And yes, I'd recommend you build a queue to push out each project.
You should compare the speed of your code compared to just copying in Windows (i.e., explorer or command line) vs copying with something advanced like TeraCopy. If your code is significantly slower than Window then look at parts in your code to optimize using a profiler. If your code is about as fast as Windows but slower than TeraCopy, then multithreading could help.
Multithreading is not generally helpful when the operation I/O bound, but copying files involves reading from the disk AND writing over the network. This is two I/O operations, so if you separate them onto different threads, it could increase performance. For something like this you need a producer/consumer setup where you have a Circular queue with one thread reading from disk and writing to the queue, and another thread reading from the queue and writing to the network. It'll be important to keep in mind that the two threads will not run at the same speed, so if the queue gets full, wait before writing more data and if it's empty, wait before writing. Also the locking strategy could have a big impact on performance here and could cause the performance to degrade to slower than a single-threaded implementation.
──────────
== Questions ==
a: In the file-copying answer, what could help if your code runs about as fast as Windows but slower than TeraCopy?
b: Write the next part of the file-copying answer, picking up after its final sentence.
The rows have no connection to the file-copying answer.

Chart comprehension records:
──────────
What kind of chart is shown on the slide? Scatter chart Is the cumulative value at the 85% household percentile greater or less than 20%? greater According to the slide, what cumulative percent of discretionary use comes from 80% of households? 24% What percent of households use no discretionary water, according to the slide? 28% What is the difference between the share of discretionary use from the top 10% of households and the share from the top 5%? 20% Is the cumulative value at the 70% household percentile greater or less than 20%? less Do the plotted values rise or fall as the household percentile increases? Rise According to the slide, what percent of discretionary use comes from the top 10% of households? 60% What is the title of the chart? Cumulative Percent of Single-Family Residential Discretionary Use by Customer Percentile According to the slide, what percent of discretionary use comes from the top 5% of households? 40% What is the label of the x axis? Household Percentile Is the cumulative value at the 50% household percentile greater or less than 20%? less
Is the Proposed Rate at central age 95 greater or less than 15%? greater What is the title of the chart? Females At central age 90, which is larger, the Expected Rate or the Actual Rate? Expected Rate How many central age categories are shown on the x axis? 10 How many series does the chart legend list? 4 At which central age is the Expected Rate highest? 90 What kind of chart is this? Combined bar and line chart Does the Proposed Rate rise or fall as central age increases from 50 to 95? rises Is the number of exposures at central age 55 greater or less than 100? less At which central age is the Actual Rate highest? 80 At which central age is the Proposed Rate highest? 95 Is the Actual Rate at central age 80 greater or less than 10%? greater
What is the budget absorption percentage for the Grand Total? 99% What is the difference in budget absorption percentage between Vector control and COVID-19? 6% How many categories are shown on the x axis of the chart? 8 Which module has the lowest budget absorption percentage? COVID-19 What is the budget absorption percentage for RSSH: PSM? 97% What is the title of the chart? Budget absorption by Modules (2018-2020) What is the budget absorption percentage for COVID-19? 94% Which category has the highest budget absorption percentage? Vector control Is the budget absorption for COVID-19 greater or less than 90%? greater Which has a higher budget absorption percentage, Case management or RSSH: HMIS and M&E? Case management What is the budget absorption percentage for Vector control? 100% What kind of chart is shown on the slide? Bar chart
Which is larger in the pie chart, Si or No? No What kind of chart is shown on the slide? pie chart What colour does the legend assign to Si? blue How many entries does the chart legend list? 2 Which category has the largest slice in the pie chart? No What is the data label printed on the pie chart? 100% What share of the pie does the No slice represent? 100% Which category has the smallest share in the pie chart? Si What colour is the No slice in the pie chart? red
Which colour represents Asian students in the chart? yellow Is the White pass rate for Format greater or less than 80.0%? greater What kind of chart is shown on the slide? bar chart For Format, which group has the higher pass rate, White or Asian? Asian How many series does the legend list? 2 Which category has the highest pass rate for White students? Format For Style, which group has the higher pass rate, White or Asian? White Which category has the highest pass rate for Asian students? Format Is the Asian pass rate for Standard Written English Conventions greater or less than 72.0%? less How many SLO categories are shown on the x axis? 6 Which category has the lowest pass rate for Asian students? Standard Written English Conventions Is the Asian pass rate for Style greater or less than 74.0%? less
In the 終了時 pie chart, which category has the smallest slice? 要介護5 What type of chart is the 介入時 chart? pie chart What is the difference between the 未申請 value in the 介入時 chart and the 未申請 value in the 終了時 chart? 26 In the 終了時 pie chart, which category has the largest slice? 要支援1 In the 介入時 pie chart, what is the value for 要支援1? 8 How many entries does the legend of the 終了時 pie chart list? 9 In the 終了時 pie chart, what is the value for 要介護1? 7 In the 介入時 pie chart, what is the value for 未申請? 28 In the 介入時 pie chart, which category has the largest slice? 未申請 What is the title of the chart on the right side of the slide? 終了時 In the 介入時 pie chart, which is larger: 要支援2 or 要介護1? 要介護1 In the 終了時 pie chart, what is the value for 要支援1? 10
──────────
== Task answers ==
a: Multithreading could help.

b:
If you're moving things between just two computers, the network is going to be the bottleneck, so you may want to queue these operations.
Likewise, on the same machine, the I/O is going to be the bottleneck, so you'd want to queue there, too.
You should try using the ThreadPool.
ThreadPool.QueueUserWorkItem(MoveProject, project);
Agreed with everyone over the limited performance of running the tasks in parallel.
If you have full control over your deployment environment, you could use Rhino Queues:
http://ayende.com/Blog/archive/2008/08/01/Rhino-Queues.aspx
This will allow you to produce a queue of jobs asynchronously (say from a WCF service being called from your Silverlight/Flex app) and consume them synchronously.
Alternatively you could use WCF and MSMQ, but the learning curve is greater.
When dealing with multiple files using multiple threads usually IS a good idea in concerns of performance.The main reason is that most disks nowadays support native command queuing.
I wrote an article recently about reading/writing files with multiple files on ddj.com.
See http://www.ddj.com/go-parallel/article/showArticle.jhtml?articleID=220300055.
Also see related question
Will using multiple threads with a RandomAccessFile help performance?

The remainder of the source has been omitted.